After seeing several 3D cakes I decided my son needed one for his Star Wars themed birthday party.
First, I baked 6 nine-inch rounds and after cooling I compressed each by covering with wax paper and pushing down to make the cake firmer or more dense and to flatten the normal crowning that comes from the natural rising during the baking process.
Next I stacked the rounds with a layer of frosting between each cake layer. At this point I froze the whole thing for 4 hours to firm it up even more before carving to make shaping/sculpting easier and to add definition to the shape by reducing crumbling while sculpting.
I then began to sculpt the cake by first shaping the dome top and trimming the sides to be uniform. I made sure to cut around raised features such as the visor and side towers. I trimmed out the cheek recesses and carved a separate piece of cake for the vertical blade on the top of the helmet.
I attached the blade with frosting and a few toothpicks to hold it temporarily until I could crumb coat it and refreeze. I then crumb coated the whole cake with white frosting and placed it in the freezer to harden and firm up the crumb coat before frosting and decorating. After freezing remove the toothpicks.
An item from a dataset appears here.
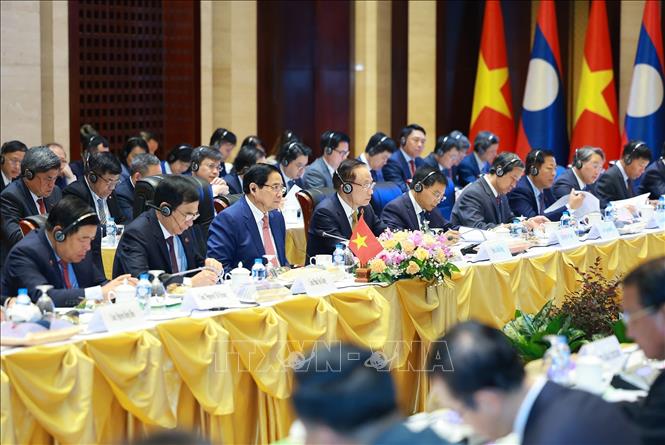 Thủ tướng Phạm Minh Chính phát biểu tại Kỳ họp lần thứ 48 Ủy ban liên Chính phủ về hợp tác song phương Việt Nam - Lào. Ảnh: Dương Giang-TTXVN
I removed the homemade Commander Cody cake after 4 hours and covered with a coat of white frosting and then refroze the cake for a half hour. I then smoothed the now hard frosting with a frosting knife making sure to keep it wet by constantly dipping it in a cup of water. This smoothed the frosting to a helmet like appearance.
I then refroze the cake again so that I could remove any decoration mistakes without ruining the white frosting.
I now added all decoration using gold/yellow frosting, chocolate frosting, and created the antenna by frosting a straw and sticking it into the cake.
To serve I cut the first half of the fully edible Commander Cody cake into slices and then the bottom half. It fed a lot of people.